Squeaky bum time for Labour

Love him or hate him, Tony Blair made the Labour Party run on time. There may have been rumblings, rows and simmering resentment, but it was managed in a way that enabled the Labour machine to be efficient, effective and electable.
Ed Miliband’s Labour Party looks like neither of the first two, and you would argue at the moment, nowhere near the third.
Purely from a communications perspective – and politics has largely become about perception as much as action – the British left is in disarray. The media commentators are saying Miliband has mismanaged his relationship with the Unions so much that he looks to be both at odds with them and in their pocket at the same time. They argue there is no clear vision of what the currently Labour Party stands for. There seems to be a lack of unity on the front bench. Rumours are that a planned reshuffle was delayed to avoid battles breaking out at Party Conference – yet that looks like backfiring.
The perception is that Ed was waiting for the Coalition to self-destruct – either because Nick Clegg could not control the left of his party, or because the electorate would revolt against the austerity economics of George Osborne. The first dog hasn’t barked – yet. The second has been turned around by the first signs of a global economic recovery – so vindicating what Gordon Brown said about the UK being at the mercy of world economics when he was a big beast, rather than a brooding shadow.
Worst of all, Ed Miliband’s Labour seems hamstrung by its own internal issues and unable to get onto the front foot. Political editors are complaining about a lack of get up and go from once fearsome Labour spin machine – which seems to be in rinse and hold mode. The summer of silence was an open goal missed.
So who can save Labour? The answer isn’t likely to be on the front bench, the backbenches or even from the slew of ex-journalists Labour is hiring. It could though come from a lifelong Labour supporter who is currently cooling his heels because he gave up one of the most prominent jobs in Britain a couple of months ago. Yes. Sir Alex Ferguson.
A man who divides opinion as much as Blair, but like Blair is ruthlessly effective.
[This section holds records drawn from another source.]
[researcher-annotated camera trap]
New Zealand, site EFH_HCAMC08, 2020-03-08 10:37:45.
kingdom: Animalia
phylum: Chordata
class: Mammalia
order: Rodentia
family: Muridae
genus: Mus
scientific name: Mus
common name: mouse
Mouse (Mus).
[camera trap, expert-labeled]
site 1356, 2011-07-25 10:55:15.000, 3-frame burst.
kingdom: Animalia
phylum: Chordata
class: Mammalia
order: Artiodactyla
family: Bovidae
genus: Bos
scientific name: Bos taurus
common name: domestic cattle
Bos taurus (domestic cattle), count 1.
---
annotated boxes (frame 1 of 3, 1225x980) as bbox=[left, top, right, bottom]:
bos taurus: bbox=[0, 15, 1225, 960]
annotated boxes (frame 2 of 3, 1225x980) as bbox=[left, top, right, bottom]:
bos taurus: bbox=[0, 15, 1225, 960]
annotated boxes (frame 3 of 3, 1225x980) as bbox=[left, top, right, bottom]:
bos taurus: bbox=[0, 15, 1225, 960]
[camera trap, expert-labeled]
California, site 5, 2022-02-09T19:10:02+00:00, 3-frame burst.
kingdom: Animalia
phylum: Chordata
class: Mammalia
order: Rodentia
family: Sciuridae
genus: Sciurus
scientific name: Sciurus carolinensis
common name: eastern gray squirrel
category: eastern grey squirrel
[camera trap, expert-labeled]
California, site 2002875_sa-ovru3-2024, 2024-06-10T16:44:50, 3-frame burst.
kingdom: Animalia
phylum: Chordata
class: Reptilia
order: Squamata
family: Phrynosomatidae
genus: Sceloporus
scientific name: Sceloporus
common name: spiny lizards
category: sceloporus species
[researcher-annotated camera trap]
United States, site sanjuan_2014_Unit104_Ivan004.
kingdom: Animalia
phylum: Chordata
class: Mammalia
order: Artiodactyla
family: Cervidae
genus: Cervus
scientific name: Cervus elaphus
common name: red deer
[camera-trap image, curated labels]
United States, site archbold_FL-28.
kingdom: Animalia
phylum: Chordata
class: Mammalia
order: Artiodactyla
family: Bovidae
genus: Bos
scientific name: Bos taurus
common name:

He turned Manchester United from an underperforming giant into the most successful football team in Britain, and double champions of Europe. He would not accept inertia, dissent or bickering, yet could harness mercurial talent for the good of the team.
For Miliband, it’s squeaky bum time if he wants to be the next PM. For the good of Labour – and probably David Moyes – Sir Alex needs another project to distract him from ManU’s faltering season. It’s Fergietime.